Shunt-dependent patients who developed hydrocephalus as infants were selected. Preliminary results from 12 patients (age 15-37, median age 23) who suffer from chronic headaches (excluding patients with abnormally large ventricles, defined as ventricular volume < 25 cm3) are shown.
MRE was performed by inducing a mechanical wave at 30Hz, transmitted through the zygomatic arches. Wave propagation speed was used to estimate viscoelasticity (shear modulus, G*). Images were motion and distortion corrected using MRE magnitude and field maps respectively. Image segmentation was performed on registered high-resolution images to produce CSF, white and gray matter masks using FSL. Ventricular volume was calculated from the CSF component.
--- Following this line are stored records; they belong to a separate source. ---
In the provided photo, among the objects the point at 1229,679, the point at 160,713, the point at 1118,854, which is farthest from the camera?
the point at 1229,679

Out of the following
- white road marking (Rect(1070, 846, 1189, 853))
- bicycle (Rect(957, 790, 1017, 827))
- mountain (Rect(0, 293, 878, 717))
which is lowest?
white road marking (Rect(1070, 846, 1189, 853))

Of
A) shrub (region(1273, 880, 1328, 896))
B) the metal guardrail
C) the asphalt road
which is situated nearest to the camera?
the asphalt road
Good wave penetration was observed in MRE results allowing high quality data to be reconstructed. The viscoelasticity for gray matter was found to be positively correlated to white matter (R2=0.97, p<0.01). There was a positive correlation between the viscoelasticity of gray matter and ventricular volume that was statistically significant (R2=0.60, p=0.04). There was also a trend toward significance between the viscoelasticity of the white matter and ventricular volume (R2=0.49).
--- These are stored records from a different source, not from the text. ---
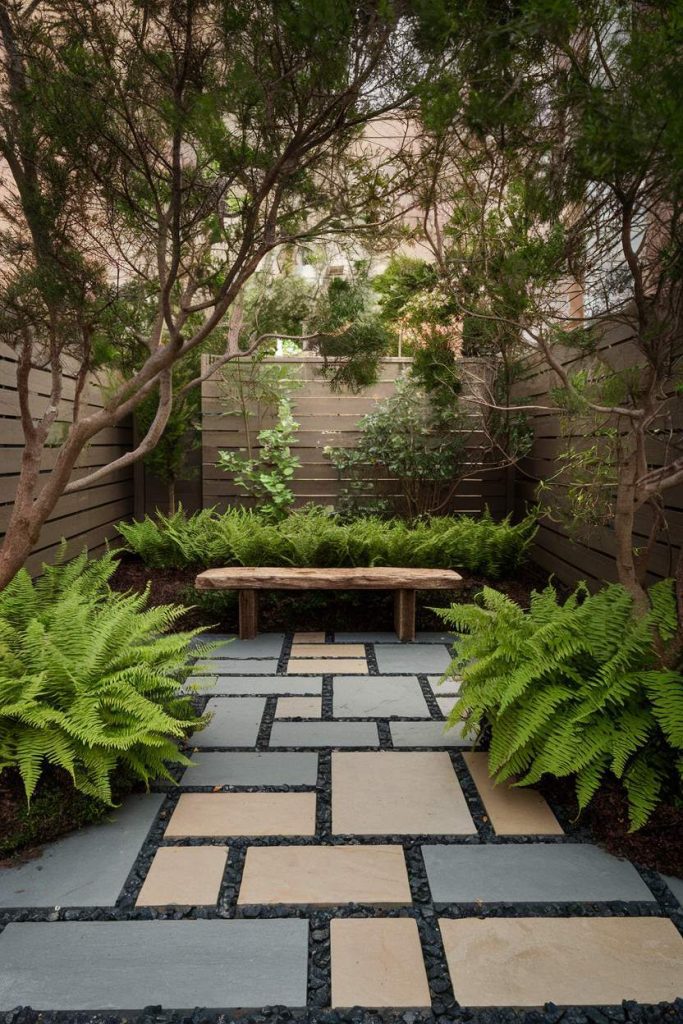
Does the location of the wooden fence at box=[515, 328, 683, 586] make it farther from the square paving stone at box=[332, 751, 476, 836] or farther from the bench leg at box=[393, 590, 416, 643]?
the square paving stone at box=[332, 751, 476, 836]

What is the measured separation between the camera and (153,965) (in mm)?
1730

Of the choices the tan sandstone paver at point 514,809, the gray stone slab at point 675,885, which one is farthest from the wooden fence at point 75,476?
the gray stone slab at point 675,885

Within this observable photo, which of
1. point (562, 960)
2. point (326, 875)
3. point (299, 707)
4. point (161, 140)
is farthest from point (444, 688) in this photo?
point (161, 140)

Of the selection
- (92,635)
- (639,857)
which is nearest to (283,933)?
(639,857)

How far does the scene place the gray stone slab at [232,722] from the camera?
3.08m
This pilot study demonstrates that MRE could be a powerful diagnostic tool to be used in pediatric hydrocephalic patients. Preliminary results show the brain to be more viscoelastic as ventricle size increases in patients indicating that compliance could be key in understanding the cause of headaches in chronically shunted patients. This study is ongoing with the aim of comparing control and patient data and correlating viscoelasticity to headache severity.